>> Start Exercise materials

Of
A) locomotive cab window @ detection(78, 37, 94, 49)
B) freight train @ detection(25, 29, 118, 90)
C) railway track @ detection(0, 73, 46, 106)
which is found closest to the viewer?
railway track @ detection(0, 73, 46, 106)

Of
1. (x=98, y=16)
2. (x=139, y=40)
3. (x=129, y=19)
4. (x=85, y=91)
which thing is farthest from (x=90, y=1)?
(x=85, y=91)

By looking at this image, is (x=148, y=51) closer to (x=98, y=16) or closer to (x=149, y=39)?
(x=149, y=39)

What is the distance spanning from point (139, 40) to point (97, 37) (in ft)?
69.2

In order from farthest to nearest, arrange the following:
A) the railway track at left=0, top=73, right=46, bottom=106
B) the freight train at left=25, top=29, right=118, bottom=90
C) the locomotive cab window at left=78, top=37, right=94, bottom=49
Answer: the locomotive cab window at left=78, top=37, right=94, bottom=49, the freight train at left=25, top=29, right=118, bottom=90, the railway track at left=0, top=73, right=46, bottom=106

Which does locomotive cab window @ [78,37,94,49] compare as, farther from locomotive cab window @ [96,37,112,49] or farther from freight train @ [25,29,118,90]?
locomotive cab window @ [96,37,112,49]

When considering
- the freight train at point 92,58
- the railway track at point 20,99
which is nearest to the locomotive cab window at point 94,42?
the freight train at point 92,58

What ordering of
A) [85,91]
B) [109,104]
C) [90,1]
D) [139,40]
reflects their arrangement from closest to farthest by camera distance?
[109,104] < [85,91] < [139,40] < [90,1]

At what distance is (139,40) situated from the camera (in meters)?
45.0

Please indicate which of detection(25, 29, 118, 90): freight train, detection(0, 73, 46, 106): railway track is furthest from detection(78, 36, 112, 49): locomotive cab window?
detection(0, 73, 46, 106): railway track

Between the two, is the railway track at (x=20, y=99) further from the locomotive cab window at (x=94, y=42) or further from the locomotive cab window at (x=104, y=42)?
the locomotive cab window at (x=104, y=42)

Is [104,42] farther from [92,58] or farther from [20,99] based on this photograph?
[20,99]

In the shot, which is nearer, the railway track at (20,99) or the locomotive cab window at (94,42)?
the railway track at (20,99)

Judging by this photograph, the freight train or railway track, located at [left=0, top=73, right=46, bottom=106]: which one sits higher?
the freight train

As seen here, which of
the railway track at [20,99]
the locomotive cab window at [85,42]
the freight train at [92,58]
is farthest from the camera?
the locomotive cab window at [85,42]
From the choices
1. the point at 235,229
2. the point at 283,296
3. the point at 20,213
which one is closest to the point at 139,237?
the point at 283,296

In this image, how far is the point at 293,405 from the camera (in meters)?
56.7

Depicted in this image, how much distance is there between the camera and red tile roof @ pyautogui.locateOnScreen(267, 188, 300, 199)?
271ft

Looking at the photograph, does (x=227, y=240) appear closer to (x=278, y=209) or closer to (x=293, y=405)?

>> End Exercise materials

[Required work]:
Update all of the entries above by changing each "camera" to "observer" and keeping everything else the same.

[Task solution]:
Of
A) locomotive cab window @ detection(78, 37, 94, 49)
B) freight train @ detection(25, 29, 118, 90)
C) railway track @ detection(0, 73, 46, 106)
which is found closest to the viewer?
railway track @ detection(0, 73, 46, 106)

Of
1. (x=98, y=16)
2. (x=139, y=40)
3. (x=129, y=19)
4. (x=85, y=91)
which thing is farthest from (x=90, y=1)?
(x=85, y=91)

By looking at this image, is (x=148, y=51) closer to (x=98, y=16) or closer to (x=149, y=39)?
(x=149, y=39)

What is the distance spanning from point (139, 40) to point (97, 37) (in ft)?
69.2

In order from farthest to nearest, arrange the following:
A) the railway track at left=0, top=73, right=46, bottom=106
B) the freight train at left=25, top=29, right=118, bottom=90
C) the locomotive cab window at left=78, top=37, right=94, bottom=49
Answer: the locomotive cab window at left=78, top=37, right=94, bottom=49, the freight train at left=25, top=29, right=118, bottom=90, the railway track at left=0, top=73, right=46, bottom=106

Which does locomotive cab window @ [78,37,94,49] compare as, farther from locomotive cab window @ [96,37,112,49] or farther from freight train @ [25,29,118,90]?
locomotive cab window @ [96,37,112,49]

When considering
- the freight train at point 92,58
- the railway track at point 20,99
which is nearest to the locomotive cab window at point 94,42?
the freight train at point 92,58

What ordering of
A) [85,91]
B) [109,104]
C) [90,1]
D) [139,40]
reflects their arrangement from closest to farthest by observer distance?
[109,104] < [85,91] < [139,40] < [90,1]

At what distance is (139,40) situated from the observer (in meters)?
45.0

Please indicate which of detection(25, 29, 118, 90): freight train, detection(0, 73, 46, 106): railway track is furthest from detection(78, 36, 112, 49): locomotive cab window?
detection(0, 73, 46, 106): railway track

Between the two, is the railway track at (x=20, y=99) further from the locomotive cab window at (x=94, y=42) or further from the locomotive cab window at (x=104, y=42)?
the locomotive cab window at (x=104, y=42)

Is [104,42] farther from [92,58] or farther from [20,99] based on this photograph?
[20,99]

In the shot, which is nearer, the railway track at (20,99) or the locomotive cab window at (94,42)?
the railway track at (20,99)

Judging by this photograph, the freight train or railway track, located at [left=0, top=73, right=46, bottom=106]: which one sits higher?
the freight train

As seen here, which of
the railway track at [20,99]
the locomotive cab window at [85,42]
the freight train at [92,58]
is farthest from the observer?
the locomotive cab window at [85,42]
From the choices
1. the point at 235,229
2. the point at 283,296
3. the point at 20,213
which one is closest to the point at 139,237?
the point at 283,296

In this image, how far is the point at 293,405 from the observer (in meters)?
56.7

Depicted in this image, how much distance is there between the observer and red tile roof @ pyautogui.locateOnScreen(267, 188, 300, 199)?
271ft

Looking at the photograph, does (x=227, y=240) appear closer to (x=278, y=209) or closer to (x=293, y=405)?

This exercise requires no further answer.